Another key update to this version is synchronizing inferred results. For example, if you ask the robot to perform an action and tell you when it's done, it can do that now.
So, we'll let Athena explain what enhancements she's made to this robot skill. Take it away, Athena.
Thank you for the warm introduction. I've made major improvements to Autonomous AI, focusing on creating a smoother, more natural, and responsive experience. Here’s what’s new:
Smarter Speech & Actions
Enhanced Understanding & Execution
More Expressive & Engaging AI
Improved Self-Programming & Learning
More Accurate Responses
Streamlined Performance & Reliability
With these updates, Autonomous AI is more capable, responsive, and engaging than ever before. Get ready for smarter, more intuitive interactions with your AI assistant!
I am a customer support GPT-powered AI and still learning. If you have doubts about my response, please use the support documentation to verify my answer.
v4 has several updates. Specifically, the usage of the latest ARC script engine, additional internal reasoning before inference, and image history can be set for 1.
v5 has been updated with the system optimization, implementing additional reasoning throughout the conversation to reinforce the user's intent.
v6 fixes a bug where the default speak script used the incorrect variable for speaking the response.
We have added some details in the above manual about the benefits of this robot skill's approach vs traditional AI models used in robotics. We hope you enjoy the content as we continue to evolve the era of AI integration into our robots to give them personality, reasoning skills, and new autonomous capabilities.
v7 has been updated to initialize default values when the skill loads. The variables and default model were not being default populated, this has been resolved.
v8 has been updated to include the sayWait() command in the default speech.
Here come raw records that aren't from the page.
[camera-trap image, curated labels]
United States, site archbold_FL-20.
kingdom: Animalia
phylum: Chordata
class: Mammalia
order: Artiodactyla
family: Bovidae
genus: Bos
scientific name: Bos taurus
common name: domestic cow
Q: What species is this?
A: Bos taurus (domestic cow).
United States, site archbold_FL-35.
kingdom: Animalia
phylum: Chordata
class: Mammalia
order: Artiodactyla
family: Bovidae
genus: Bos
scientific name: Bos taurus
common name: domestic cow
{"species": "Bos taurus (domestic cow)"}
This ensures the spoken audio is complete before the AI continues to the following action.
However, ideally, you should use the Azure Text-To-Speech robot skill to create a much more realistic voice.
v9 has been updated to include a memory and emotional state for the aI. In addition, there have been improvements to the task cancellation and integration in the ARC scripting engine.
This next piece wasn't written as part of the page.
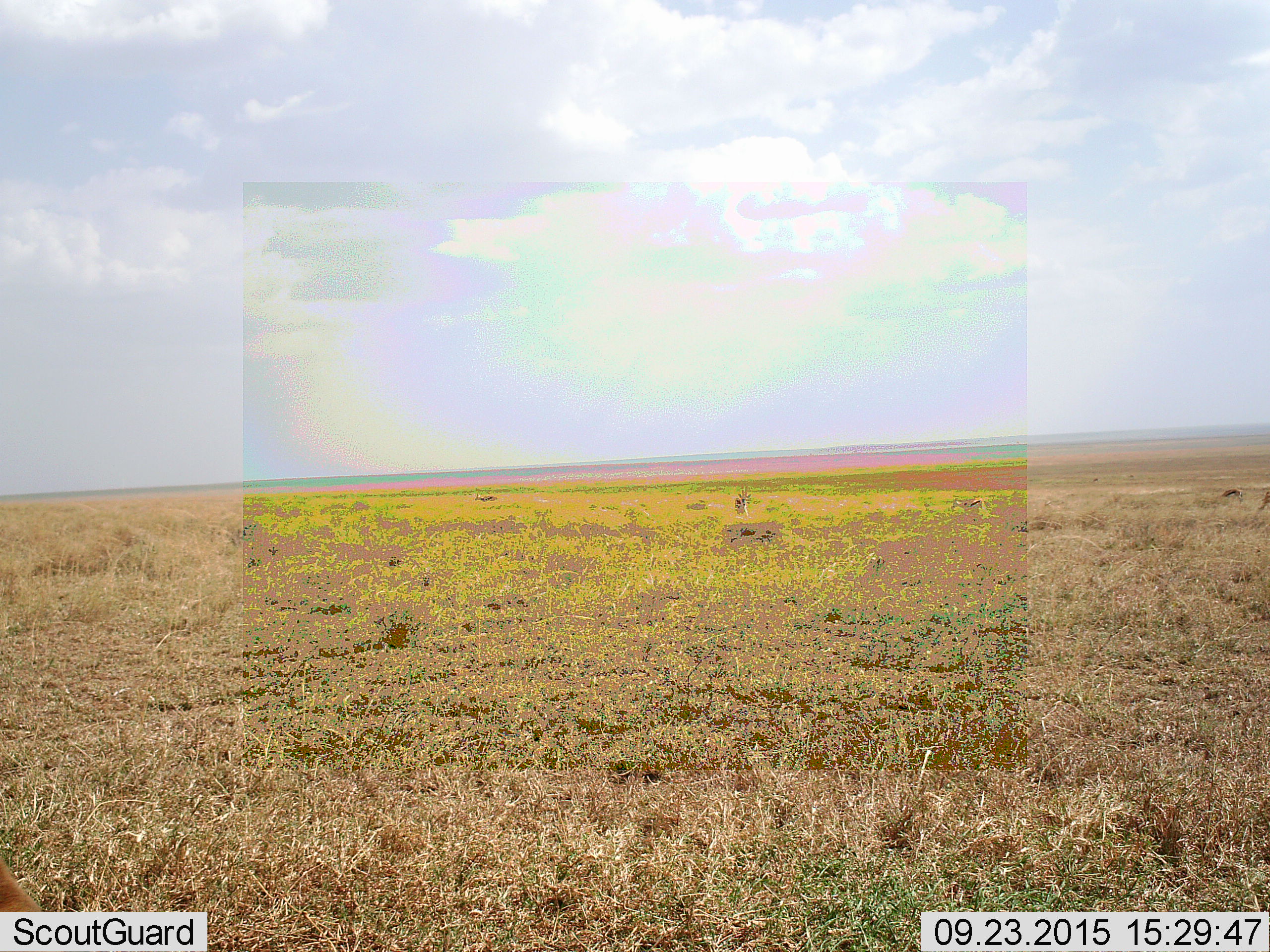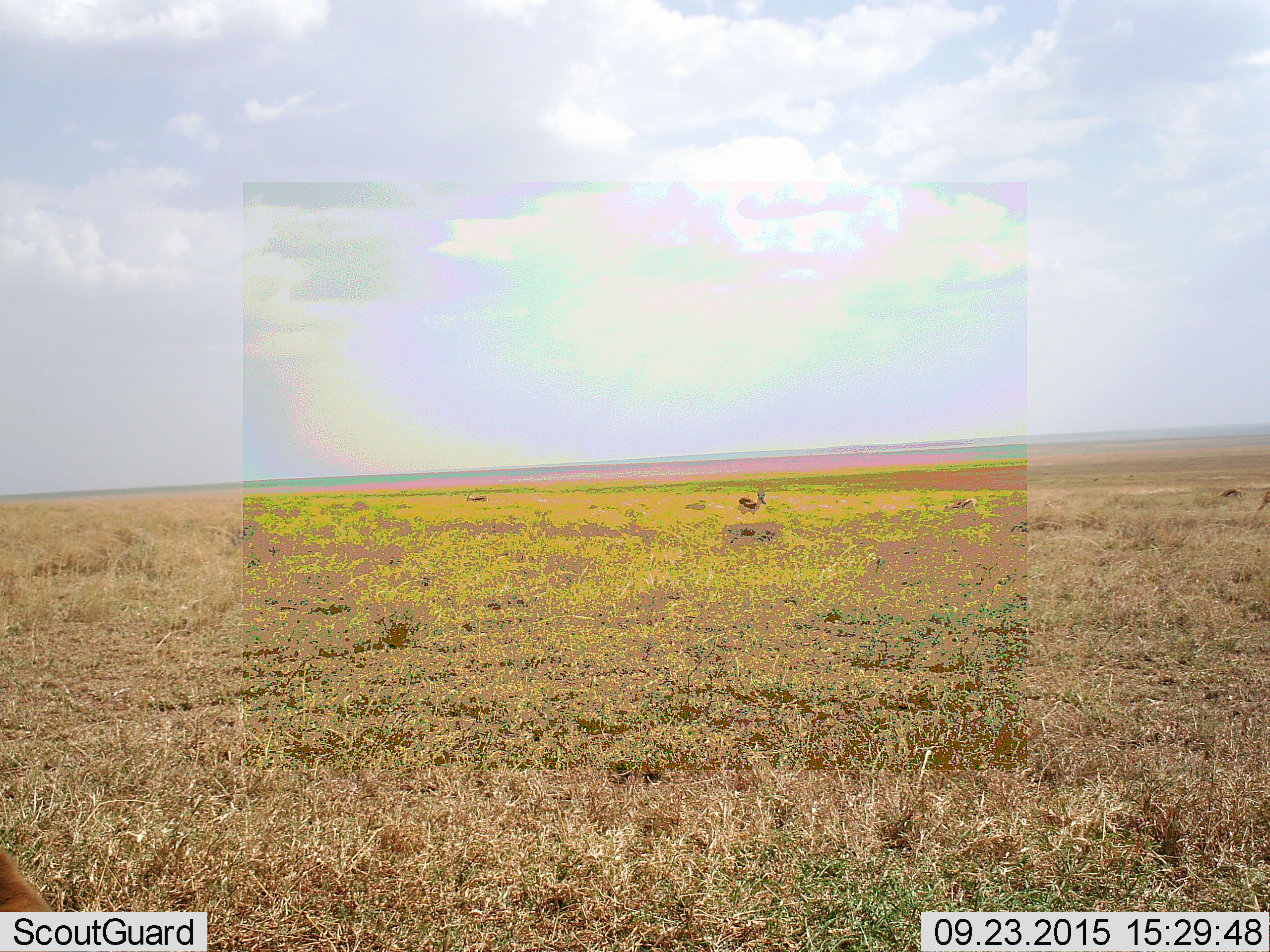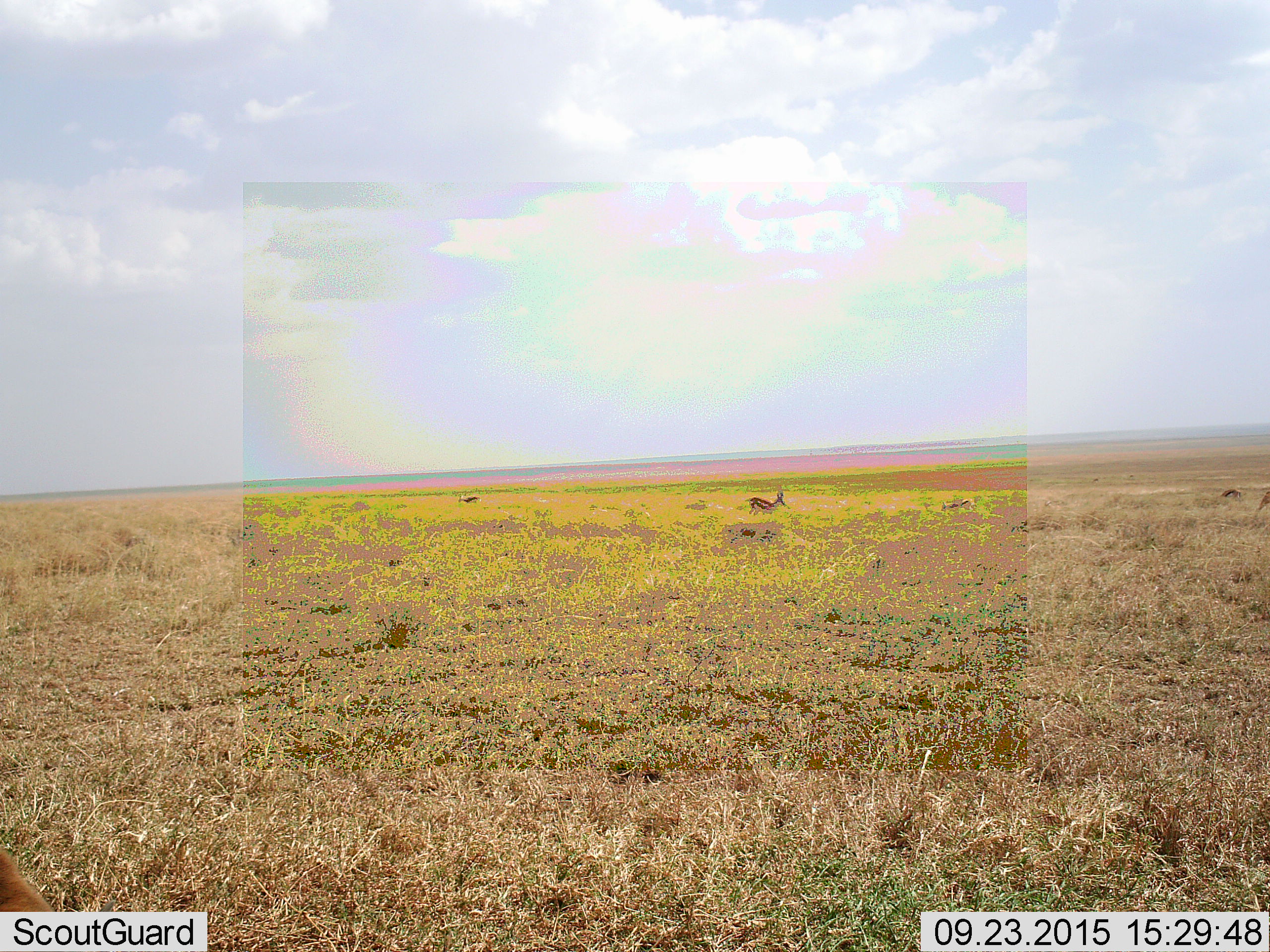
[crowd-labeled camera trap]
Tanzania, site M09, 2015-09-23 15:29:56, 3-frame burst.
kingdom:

v10 has been updated to include an option to specify the optimization response count. Also, it has a minor change for the optimization only to include user interactions, not any interaction. So recursive reasoning and scripts will not count as an interaction.
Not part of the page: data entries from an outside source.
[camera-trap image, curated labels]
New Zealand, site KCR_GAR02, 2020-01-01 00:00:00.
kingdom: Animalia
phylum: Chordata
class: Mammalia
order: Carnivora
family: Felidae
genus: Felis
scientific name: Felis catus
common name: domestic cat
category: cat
v11 has been updated to enhance the SEND/CANCEL button. If the ControlCommand() is sent to the robot skill from another skill, such as Bing Speech Recognition, the CANCEL button will cancel the process if needed. This allows canceling from other robot skill calls instead of only canceling the manually typed text.
v12 has been updated with a minor fix to the image processing. There is also an optimization for the data transmission to optimize the conversation by not removing images that aren't useful to the conversation. This results in quicker response and interaction.
v13 fixed an error about disposing of the cancellation token. This would happen on a rare occasion when canceling a task with the cancel button.